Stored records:
# # # # #

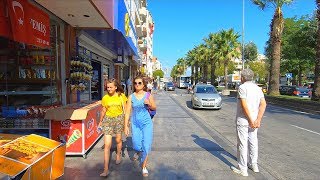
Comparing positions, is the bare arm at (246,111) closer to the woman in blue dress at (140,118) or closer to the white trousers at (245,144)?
the white trousers at (245,144)

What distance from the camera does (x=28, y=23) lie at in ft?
19.3

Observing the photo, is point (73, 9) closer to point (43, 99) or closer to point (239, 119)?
point (43, 99)

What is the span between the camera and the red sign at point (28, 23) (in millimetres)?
5310

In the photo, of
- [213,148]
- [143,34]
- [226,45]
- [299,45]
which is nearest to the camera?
[213,148]

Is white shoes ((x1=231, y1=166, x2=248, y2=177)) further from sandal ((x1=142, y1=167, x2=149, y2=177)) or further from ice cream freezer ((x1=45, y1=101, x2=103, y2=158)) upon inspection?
ice cream freezer ((x1=45, y1=101, x2=103, y2=158))

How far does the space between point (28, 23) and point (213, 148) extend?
4854 mm

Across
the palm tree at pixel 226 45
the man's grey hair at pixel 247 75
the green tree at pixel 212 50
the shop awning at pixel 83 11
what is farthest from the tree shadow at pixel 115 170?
the green tree at pixel 212 50

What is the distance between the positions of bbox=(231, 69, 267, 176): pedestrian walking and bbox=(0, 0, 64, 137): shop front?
3.94m

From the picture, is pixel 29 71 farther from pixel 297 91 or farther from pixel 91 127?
pixel 297 91

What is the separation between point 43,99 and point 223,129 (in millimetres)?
5877

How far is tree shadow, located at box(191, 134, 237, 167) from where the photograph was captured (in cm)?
676

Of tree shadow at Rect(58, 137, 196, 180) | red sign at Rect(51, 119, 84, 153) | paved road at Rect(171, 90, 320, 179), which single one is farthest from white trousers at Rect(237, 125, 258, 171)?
red sign at Rect(51, 119, 84, 153)

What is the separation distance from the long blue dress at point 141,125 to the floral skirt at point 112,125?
55 cm

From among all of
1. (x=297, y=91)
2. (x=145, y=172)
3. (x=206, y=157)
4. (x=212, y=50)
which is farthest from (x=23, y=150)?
(x=212, y=50)
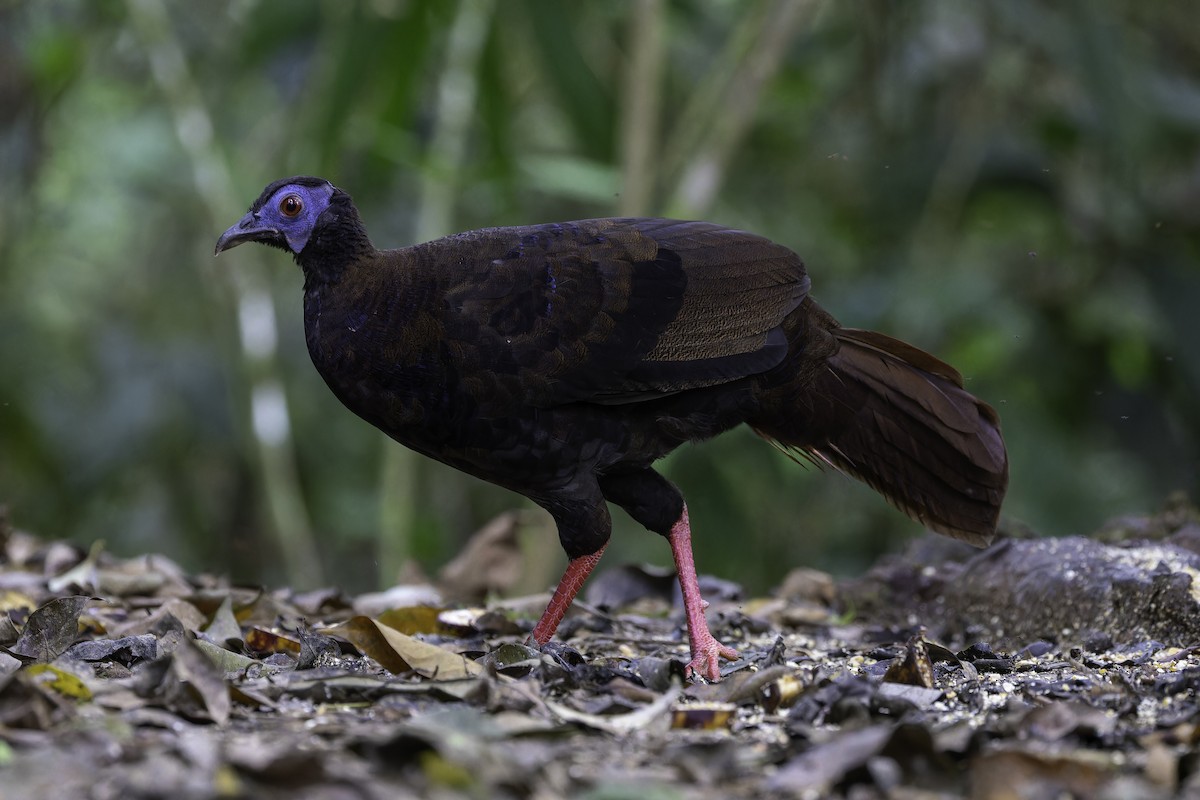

# # # # #

Goal. Identify every line in the rows above that contains the string "does". Treat uppercase and lowercase letters as different.

The answer.
What distance from the camera does (x=28, y=23) lie at in ft?
How far does the space between point (28, 23) and point (213, 148) extend?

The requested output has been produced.